Güzel yaşama rehberi
Otomobil > Şarap tadında

Özgörkey Ailesi otomobil koleksiyonu için bir müze kurma hazırlığında. Yakın bir zaman önce de araçlarını sergiledikleri Key Garage’ın kapanışını büyük bir partiyle yaptılar. Koleksiyonu merak edenler için Robb Report’ta yayımlanan yazımı kestim, biçtim ve Serkan Eldeleklioğlu’nun güzel kareleriyle bir araya getirdim.

Ailenin soyadlarının son üç harfini isim olarak verdikleri Key Garage, otomobilden hiçbir şey anlamayan birinin bile görünce etkileneceği bir yer. Bir yanda yıllarına göre sıralanmış Mercedes’ler, diğer yanda distribütörü oldukları markalardan BMW’nin en özel modelleri... Tam karşıda bütün azametiyle Rolls Royce'lar...

Murat ve Selim Özgörkey’in bu seçimlerinde  otomobillerle ilgili sahip olduğu bilgi birikiminin etkisi büyük. Yaklaşık 100 otomobilden oluşan koleksiyonu oluşturmaya dokuz yıl önce başlayan iki kardeş, genelde 50’li yıllar ve sonrasından otomobiller topluyor. Koleksiyonu inşa ederken en sağlam koydukları taş, gözlem yeteneği. Özelliklerini ezbere sayabilecekleri otomobillerin izini sürüyor ve de orijinaline sadık kalacak şekilde restore ediyorlar. Özel solüsyonlarla vidalar dahil her bir parça elde tek tek yıkanıyor. Döşemeler yeniden yapılıyor. Deriler, Porsche gibi otomotiv devlerine deri imal yerlerden getiriliyor. Gerekirse dünyanın en iyi standartlarındaki yedek parçalar bulunup yerlerine takılıyor. Özetle  hayallerindeki otomobil neyse onu ortaya çıkartıyorlar. Tüm bunlar heyecan en çok da merak gerektiriyor. Bir de tabii çok iyi bir ekibi yönetme becerisi. Sadece koleksiyondaki araçlarla ilgilenen dokuz kişilik bir ekip çalışıyor. Bu ekip, araçların hem restorasyonu hem de bakımıyla kısacası onları ‘show condition’ haline getirmekle sorumlu. Murat Özgörkey, “Dışarıya asla iş vermiyoruz. Motorun yenilenmesinden boyasına kadar her işimizi kendimiz hallediyoruz. Bu araçların boyasına, izolasyonuna 50-100 yıl daha birşey olmasın diye özel bir bakımdan geçiriyoruz” diyor.

◆ Verilen bilgiler ◆
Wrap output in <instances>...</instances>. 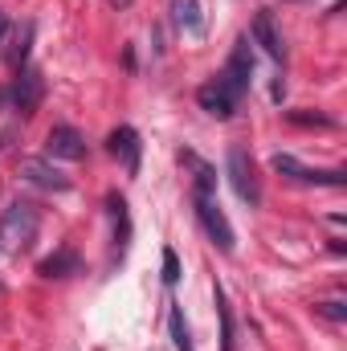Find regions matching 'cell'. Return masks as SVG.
Wrapping results in <instances>:
<instances>
[{
  "label": "cell",
  "mask_w": 347,
  "mask_h": 351,
  "mask_svg": "<svg viewBox=\"0 0 347 351\" xmlns=\"http://www.w3.org/2000/svg\"><path fill=\"white\" fill-rule=\"evenodd\" d=\"M196 221L204 225V233H208V241L221 250V254H233V225H229V217L221 213V204H217V196H204V192H196Z\"/></svg>",
  "instance_id": "7a4b0ae2"
},
{
  "label": "cell",
  "mask_w": 347,
  "mask_h": 351,
  "mask_svg": "<svg viewBox=\"0 0 347 351\" xmlns=\"http://www.w3.org/2000/svg\"><path fill=\"white\" fill-rule=\"evenodd\" d=\"M270 168L278 176H286V180H294V184H315V188H344L347 184V172L339 168H331V172H319V168H302L294 156H286V152H278L274 160H270Z\"/></svg>",
  "instance_id": "5b68a950"
},
{
  "label": "cell",
  "mask_w": 347,
  "mask_h": 351,
  "mask_svg": "<svg viewBox=\"0 0 347 351\" xmlns=\"http://www.w3.org/2000/svg\"><path fill=\"white\" fill-rule=\"evenodd\" d=\"M110 4H115V8H127V4H131V0H110Z\"/></svg>",
  "instance_id": "cb8c5ba5"
},
{
  "label": "cell",
  "mask_w": 347,
  "mask_h": 351,
  "mask_svg": "<svg viewBox=\"0 0 347 351\" xmlns=\"http://www.w3.org/2000/svg\"><path fill=\"white\" fill-rule=\"evenodd\" d=\"M286 119H290V123H298V127H331V119H327V114H311V110H290Z\"/></svg>",
  "instance_id": "ffe728a7"
},
{
  "label": "cell",
  "mask_w": 347,
  "mask_h": 351,
  "mask_svg": "<svg viewBox=\"0 0 347 351\" xmlns=\"http://www.w3.org/2000/svg\"><path fill=\"white\" fill-rule=\"evenodd\" d=\"M45 156H49V160H70V164H78V160H86V139H82L74 127L58 123V127H49V135H45Z\"/></svg>",
  "instance_id": "52a82bcc"
},
{
  "label": "cell",
  "mask_w": 347,
  "mask_h": 351,
  "mask_svg": "<svg viewBox=\"0 0 347 351\" xmlns=\"http://www.w3.org/2000/svg\"><path fill=\"white\" fill-rule=\"evenodd\" d=\"M21 176H25L29 184L45 188V192H70V176H62L49 160H41V156H25V160H21Z\"/></svg>",
  "instance_id": "9c48e42d"
},
{
  "label": "cell",
  "mask_w": 347,
  "mask_h": 351,
  "mask_svg": "<svg viewBox=\"0 0 347 351\" xmlns=\"http://www.w3.org/2000/svg\"><path fill=\"white\" fill-rule=\"evenodd\" d=\"M180 164L192 172V184H196V192H204V196H217V168H213V164H204V160H200L196 152H188V147L180 152Z\"/></svg>",
  "instance_id": "5bb4252c"
},
{
  "label": "cell",
  "mask_w": 347,
  "mask_h": 351,
  "mask_svg": "<svg viewBox=\"0 0 347 351\" xmlns=\"http://www.w3.org/2000/svg\"><path fill=\"white\" fill-rule=\"evenodd\" d=\"M37 229H41V208L33 200H12L0 221V241L8 250H29L37 241Z\"/></svg>",
  "instance_id": "6da1fadb"
},
{
  "label": "cell",
  "mask_w": 347,
  "mask_h": 351,
  "mask_svg": "<svg viewBox=\"0 0 347 351\" xmlns=\"http://www.w3.org/2000/svg\"><path fill=\"white\" fill-rule=\"evenodd\" d=\"M29 45H33V21H25V25L16 29V45L8 49V62H12V70L29 66Z\"/></svg>",
  "instance_id": "2e32d148"
},
{
  "label": "cell",
  "mask_w": 347,
  "mask_h": 351,
  "mask_svg": "<svg viewBox=\"0 0 347 351\" xmlns=\"http://www.w3.org/2000/svg\"><path fill=\"white\" fill-rule=\"evenodd\" d=\"M4 37H8V16L0 12V49H4Z\"/></svg>",
  "instance_id": "7402d4cb"
},
{
  "label": "cell",
  "mask_w": 347,
  "mask_h": 351,
  "mask_svg": "<svg viewBox=\"0 0 347 351\" xmlns=\"http://www.w3.org/2000/svg\"><path fill=\"white\" fill-rule=\"evenodd\" d=\"M250 78H254V49H250V37H237V45H233L229 62L221 66L217 82L229 90V94H233L237 102H241V94L250 90Z\"/></svg>",
  "instance_id": "3957f363"
},
{
  "label": "cell",
  "mask_w": 347,
  "mask_h": 351,
  "mask_svg": "<svg viewBox=\"0 0 347 351\" xmlns=\"http://www.w3.org/2000/svg\"><path fill=\"white\" fill-rule=\"evenodd\" d=\"M225 168H229V184H233V192H237L250 208H258L261 204V184H258V172H254L250 152H246V147H229Z\"/></svg>",
  "instance_id": "277c9868"
},
{
  "label": "cell",
  "mask_w": 347,
  "mask_h": 351,
  "mask_svg": "<svg viewBox=\"0 0 347 351\" xmlns=\"http://www.w3.org/2000/svg\"><path fill=\"white\" fill-rule=\"evenodd\" d=\"M41 98H45V82H41V74H37L33 66H21V70H16V82H12V106L29 119V114L41 106Z\"/></svg>",
  "instance_id": "ba28073f"
},
{
  "label": "cell",
  "mask_w": 347,
  "mask_h": 351,
  "mask_svg": "<svg viewBox=\"0 0 347 351\" xmlns=\"http://www.w3.org/2000/svg\"><path fill=\"white\" fill-rule=\"evenodd\" d=\"M168 331H172L176 351H192V335H188V323H184V311H180V306L168 311Z\"/></svg>",
  "instance_id": "e0dca14e"
},
{
  "label": "cell",
  "mask_w": 347,
  "mask_h": 351,
  "mask_svg": "<svg viewBox=\"0 0 347 351\" xmlns=\"http://www.w3.org/2000/svg\"><path fill=\"white\" fill-rule=\"evenodd\" d=\"M315 315H323V319H331V323H347V302H339V298L315 302Z\"/></svg>",
  "instance_id": "d6986e66"
},
{
  "label": "cell",
  "mask_w": 347,
  "mask_h": 351,
  "mask_svg": "<svg viewBox=\"0 0 347 351\" xmlns=\"http://www.w3.org/2000/svg\"><path fill=\"white\" fill-rule=\"evenodd\" d=\"M78 269H82V258H78L74 250H58V254H49V258L37 262V274H41V278H70V274H78Z\"/></svg>",
  "instance_id": "9a60e30c"
},
{
  "label": "cell",
  "mask_w": 347,
  "mask_h": 351,
  "mask_svg": "<svg viewBox=\"0 0 347 351\" xmlns=\"http://www.w3.org/2000/svg\"><path fill=\"white\" fill-rule=\"evenodd\" d=\"M250 33H254V41H258L274 62H286V45H282V33L274 29V16H270V12H258V16H254V29H250Z\"/></svg>",
  "instance_id": "4fadbf2b"
},
{
  "label": "cell",
  "mask_w": 347,
  "mask_h": 351,
  "mask_svg": "<svg viewBox=\"0 0 347 351\" xmlns=\"http://www.w3.org/2000/svg\"><path fill=\"white\" fill-rule=\"evenodd\" d=\"M106 213H110V225H115V262L127 258V245H131V213H127V200L119 192L106 196Z\"/></svg>",
  "instance_id": "30bf717a"
},
{
  "label": "cell",
  "mask_w": 347,
  "mask_h": 351,
  "mask_svg": "<svg viewBox=\"0 0 347 351\" xmlns=\"http://www.w3.org/2000/svg\"><path fill=\"white\" fill-rule=\"evenodd\" d=\"M8 139H12V131H0V152L8 147Z\"/></svg>",
  "instance_id": "603a6c76"
},
{
  "label": "cell",
  "mask_w": 347,
  "mask_h": 351,
  "mask_svg": "<svg viewBox=\"0 0 347 351\" xmlns=\"http://www.w3.org/2000/svg\"><path fill=\"white\" fill-rule=\"evenodd\" d=\"M196 102H200V110H208L213 119H233V110H237V98L221 86L217 78L196 90Z\"/></svg>",
  "instance_id": "8fae6325"
},
{
  "label": "cell",
  "mask_w": 347,
  "mask_h": 351,
  "mask_svg": "<svg viewBox=\"0 0 347 351\" xmlns=\"http://www.w3.org/2000/svg\"><path fill=\"white\" fill-rule=\"evenodd\" d=\"M217 311H221V348L233 351V319H229V306H225V294L217 286Z\"/></svg>",
  "instance_id": "ac0fdd59"
},
{
  "label": "cell",
  "mask_w": 347,
  "mask_h": 351,
  "mask_svg": "<svg viewBox=\"0 0 347 351\" xmlns=\"http://www.w3.org/2000/svg\"><path fill=\"white\" fill-rule=\"evenodd\" d=\"M106 152L123 164L127 176H139V160H143V143H139V131L135 127H115L106 135Z\"/></svg>",
  "instance_id": "8992f818"
},
{
  "label": "cell",
  "mask_w": 347,
  "mask_h": 351,
  "mask_svg": "<svg viewBox=\"0 0 347 351\" xmlns=\"http://www.w3.org/2000/svg\"><path fill=\"white\" fill-rule=\"evenodd\" d=\"M172 25L184 33V37L200 41V37H204V12H200V0H172Z\"/></svg>",
  "instance_id": "7c38bea8"
},
{
  "label": "cell",
  "mask_w": 347,
  "mask_h": 351,
  "mask_svg": "<svg viewBox=\"0 0 347 351\" xmlns=\"http://www.w3.org/2000/svg\"><path fill=\"white\" fill-rule=\"evenodd\" d=\"M0 102H4V94H0Z\"/></svg>",
  "instance_id": "d4e9b609"
},
{
  "label": "cell",
  "mask_w": 347,
  "mask_h": 351,
  "mask_svg": "<svg viewBox=\"0 0 347 351\" xmlns=\"http://www.w3.org/2000/svg\"><path fill=\"white\" fill-rule=\"evenodd\" d=\"M164 282L168 286L180 282V258H176V250H164Z\"/></svg>",
  "instance_id": "44dd1931"
}]
</instances>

◆ İstenen ◆
Lütfen Özgörkey koleksiyonu yazısını son cümlesinden sonra alıp sürdürün. Satırların Özgörkey koleksiyonu yazısıyla hiçbir ilgisi yoktur.

◆ Sorunun cevabı ◆
Özgörkey için burada sergilenen otomobillerin hepsinin yeri ayrı. "Aralarından bir tane seç deseniz seçemem" dese de beraber fotoğraf çekileceği otomobili belirlemekte pek zorlanmıyor: Klasik Otomobil Kulübü kurucularından Ahmet Öngün'den satın aldığı 1957 model Chevrolet Corvette. 

Koleksiyonda İngiliz, Alman ve İtalyan otomobiller ağırlıkta. Yurtdışındaki açık artırmalardan otomobil almayı pek tercih etmiyorlar. Ancak gidiyor, seyrediyor, standartları ve bu işi nasıl yaptıklarını öğreniyorlar.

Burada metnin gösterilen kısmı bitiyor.